Fourth, the approach to faith and deeds in James has been seen by some as a response to Pauline writings. This assumed context has made James's teaching confusing and troubling to many. However, it can be shown that James is using his terms deeds and righteous in 2:14-26 with a purpose different from Paul's. James is writing about how one is shown to be righteous; Paul writes about how one is declared righteous. James's teaching on this matter becomes far less confusing and more consistent even with the rest of his own letter when it is seen to be not anti-Pauline but pre-Pauline in origin. The conclusion we reach is that the epistle of James was written by James the Just, brother of Jesus, between A.D. 40 and 50, during the early diaspora described in Acts 8:1-4 rather than the later diaspora of A.D. 70.
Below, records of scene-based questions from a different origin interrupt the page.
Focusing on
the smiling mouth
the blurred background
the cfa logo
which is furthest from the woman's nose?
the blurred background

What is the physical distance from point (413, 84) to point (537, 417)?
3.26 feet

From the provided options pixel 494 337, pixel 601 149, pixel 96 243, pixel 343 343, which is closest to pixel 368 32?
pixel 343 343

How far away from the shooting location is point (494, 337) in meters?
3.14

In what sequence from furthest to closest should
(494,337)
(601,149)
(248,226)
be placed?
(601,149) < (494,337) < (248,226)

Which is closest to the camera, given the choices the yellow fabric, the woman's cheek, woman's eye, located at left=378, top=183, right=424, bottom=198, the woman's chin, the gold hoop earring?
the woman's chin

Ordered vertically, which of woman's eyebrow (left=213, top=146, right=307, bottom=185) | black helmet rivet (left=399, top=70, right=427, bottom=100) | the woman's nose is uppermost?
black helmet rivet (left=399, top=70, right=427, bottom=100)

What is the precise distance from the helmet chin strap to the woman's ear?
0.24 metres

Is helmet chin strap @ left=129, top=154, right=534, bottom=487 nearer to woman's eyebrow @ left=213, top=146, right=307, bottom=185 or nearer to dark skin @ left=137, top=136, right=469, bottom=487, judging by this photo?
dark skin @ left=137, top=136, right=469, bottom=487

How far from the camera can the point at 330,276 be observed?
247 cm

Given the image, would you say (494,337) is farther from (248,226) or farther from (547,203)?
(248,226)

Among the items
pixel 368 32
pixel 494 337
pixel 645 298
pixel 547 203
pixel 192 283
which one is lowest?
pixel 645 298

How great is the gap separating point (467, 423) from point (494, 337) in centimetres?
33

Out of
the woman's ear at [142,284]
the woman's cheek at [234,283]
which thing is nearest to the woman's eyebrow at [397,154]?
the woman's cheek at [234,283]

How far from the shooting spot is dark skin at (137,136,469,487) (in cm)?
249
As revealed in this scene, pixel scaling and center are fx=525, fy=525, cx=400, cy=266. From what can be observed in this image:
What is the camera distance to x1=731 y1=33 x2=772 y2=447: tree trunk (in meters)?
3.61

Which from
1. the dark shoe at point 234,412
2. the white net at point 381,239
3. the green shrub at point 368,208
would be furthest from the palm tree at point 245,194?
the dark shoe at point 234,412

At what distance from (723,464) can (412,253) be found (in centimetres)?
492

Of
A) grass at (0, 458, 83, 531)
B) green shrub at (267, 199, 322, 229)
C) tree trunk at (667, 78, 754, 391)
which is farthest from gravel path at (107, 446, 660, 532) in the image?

This conclusion provides us with a narrative setting in Acts 8 by which to discern some of James's purposes in writing. His audience would be primarily people of Jewish upbringing with a fairly recently acquired Christian faith who were experiencing a severe persecution at the hands of their erstwhile leaders in Judaism. They were mourning deeply because of the death of a loved and respected leader, Stephen (Acts 7). Almost all the Christians (except for the apostles such as James) had been driven from their homes in Jerusalem and scattered to other places. Almost all of them had likely lost homes or possessions or normal means of income; they had been separated from relatives and friends. There were abundant circumstances to cause them confusion, fear, loneliness, anger, sorrow, poverty, hardship--in fact, "trials of many kinds" as James acknowledges in 1:2. James's probable purpose in this context is confirmed in the letter: to encourage suffering Christians in the face of hardship and to strengthen them for faithful Christian living.
It would fit this historical setting that James would be writing primarily to poor Christians and that one of his goals would be to instruct and encourage them in the face of hardship at the hands of rich unbelievers. In speaking of "the rich," James would likely have in mind the unbelievers who were using their wealth as power to oppress the very vulnerable Christians.